◆ GIVEN TEXT ◆
= = =

Abraham Bolden broke the color barrier to join the presidential security detail, but his white colleagues never trusted him, even before Bolden identified flaws in John F. Kennedy’s security ahead of the president’s assassination. Now Joe Biden has pardoned Bolden for crimes he never committed, but the record is still not corrected.

On April 26, President Joe Biden pardoned Abraham Bolden, an 87-year-old who was the first Black man to join the presidential Secret Service security detail.

Bolden’s presidential pardon — for a ginned-up 1964 bribery conviction based on the testimony of witnesses who later admitted to lying — was the first introduction for many Americans to Bolden. The pardon statement characterized him as a brave and noble advocate for racial justice, who spoke out against the racist behavior of other Secret Service agents, and who maintained his innocence during his bribery trials and subsequent prison term. 

But neither Biden nor the international news media that briefly picked up on Bolden’s pardon mentioned the explosive core issue: the ex-agent’s role in trying to prevent the assassination of John F. Kennedy. 

To this day, Bolden believes that it was his warnings about problems with the Secret Service prior to Kennedy’s death, his knowledge of a conspiracy to kill Kennedy in an early November trip to Chicago, and his efforts to share what he knew with the Warren Commission that led to his being targeted with false charges. 

This crucial context was not included in the White House press release, nor in most of the press coverage.

I think readers don’t understand at all,” Bolden told WhoWhatWhy. “They just understand that I was pardoned. 

“They don’t have the details of what occurred and what it had to do with the assassination of President Kennedy, how I was treated, the reason for my incarceration, the effort to declare me insane. Or the fact that I wrote a book that explained everything. That’s not before the public.” 

“The Jackie Robinson of the Secret Service” 

As a young man, Bolden already showed a proclivity for questioning authority when he sensed injustice.

He studied music at Missouri’s Lincoln University, a historically Black institution founded in 1866 by the men of two “Colored” Civil War infantry regiments to provide education to previously enslaved people. Bolden quickly earned the wrath of the dean with a letter to the school newspaper criticizing Lincoln’s scholarship policy as unduly favoring athletes. The dean threatened to expel him, but Bolden graduated cum laude, third in a class of 97.

Instead of music, he gravitated toward justice. Bolden was the first Black detective appointed to the Pinkerton National Detective Agency. After serving as a highway patrolman in Illinois, Bolden joined the Chicago branch of the Secret Service in 1960. 

His fateful encounter with Kennedy came in April 1961, while Bolden was working the bathroom detail at a Chicago convention center. The president, who arrived for a political event, stopped at the restroom door and asked Bolden, “Has there ever been a Negro Secret Service agent on White House detail in Washington, DC?” When Bolden replied no, Kennedy asked him if he would like to be the first.

= = =

◆ TASKS FOR THIS EXERCISE ◆
(A) Reproduce word for word the part of the Abraham Bolden passage that begins at "Abraham Bolden broke" and stops after "Service security detail.".
(B) According to the Abraham Bolden passage, in what year did Bolden join the Chicago branch of the Secret Service?
(C) Give every four-digit year that appears in the Abraham Bolden passage, in the order they occur.
The records have no connection to the Abraham Bolden passage.

= = =

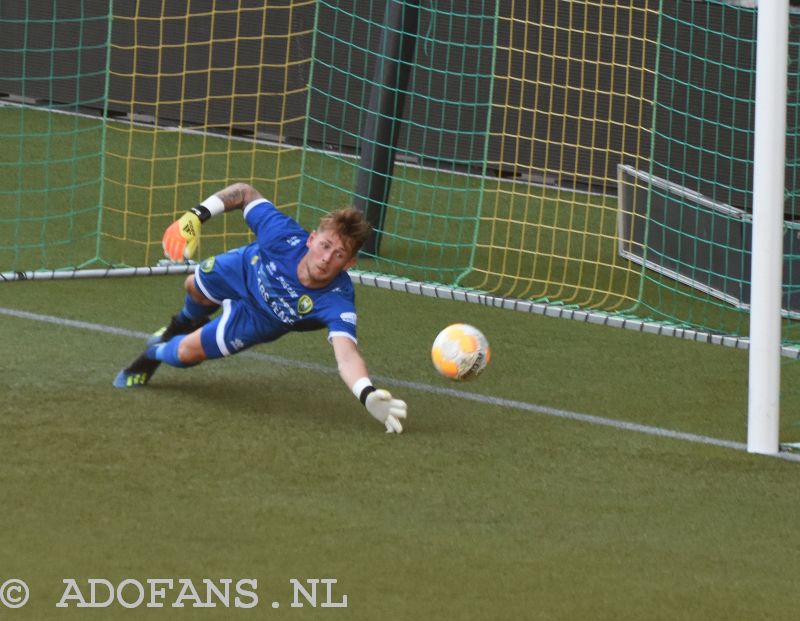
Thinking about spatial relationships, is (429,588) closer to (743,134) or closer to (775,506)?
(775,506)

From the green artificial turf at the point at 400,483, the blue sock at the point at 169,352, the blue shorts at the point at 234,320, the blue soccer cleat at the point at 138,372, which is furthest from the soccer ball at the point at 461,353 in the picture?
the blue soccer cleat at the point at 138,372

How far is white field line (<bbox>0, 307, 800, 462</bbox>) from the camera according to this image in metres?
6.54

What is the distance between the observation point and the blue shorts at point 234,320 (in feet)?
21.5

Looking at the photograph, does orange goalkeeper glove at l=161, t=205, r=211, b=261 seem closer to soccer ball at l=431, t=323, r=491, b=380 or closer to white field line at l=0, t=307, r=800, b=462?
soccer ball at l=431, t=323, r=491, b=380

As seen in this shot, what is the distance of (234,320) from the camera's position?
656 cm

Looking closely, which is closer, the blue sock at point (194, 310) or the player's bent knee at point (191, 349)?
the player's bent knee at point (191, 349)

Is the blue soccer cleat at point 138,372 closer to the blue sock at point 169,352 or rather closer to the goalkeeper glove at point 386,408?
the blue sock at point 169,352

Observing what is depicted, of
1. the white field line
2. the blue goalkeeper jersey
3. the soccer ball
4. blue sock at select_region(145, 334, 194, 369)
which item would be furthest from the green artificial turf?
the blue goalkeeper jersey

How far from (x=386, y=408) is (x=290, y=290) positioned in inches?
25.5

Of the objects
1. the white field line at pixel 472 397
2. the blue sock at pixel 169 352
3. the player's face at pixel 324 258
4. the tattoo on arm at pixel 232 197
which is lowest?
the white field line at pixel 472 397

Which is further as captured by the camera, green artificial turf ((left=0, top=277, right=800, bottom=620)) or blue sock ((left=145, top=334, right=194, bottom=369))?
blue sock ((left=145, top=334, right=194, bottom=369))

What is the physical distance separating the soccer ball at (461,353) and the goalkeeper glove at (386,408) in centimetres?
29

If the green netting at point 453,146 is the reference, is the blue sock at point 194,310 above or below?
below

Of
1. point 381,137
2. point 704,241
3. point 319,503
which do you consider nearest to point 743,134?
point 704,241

= = =

◆ SOLUTIONS FOR EACH TASK ◆
(A)
Abraham Bolden broke the color barrier to join the presidential security detail, but his white colleagues never trusted him, even before Bolden identified flaws in John F. Kennedy’s security ahead of the president’s assassination. Now Joe Biden has pardoned Bolden for crimes he never committed, but the record is still not corrected.

On April 26, President Joe Biden pardoned Abraham Bolden, an 87-year-old who was the first Black man to join the presidential Secret Service security detail.

(B) He joined the Chicago branch in 1960.

(C) 1964, 1866, 1960, 1961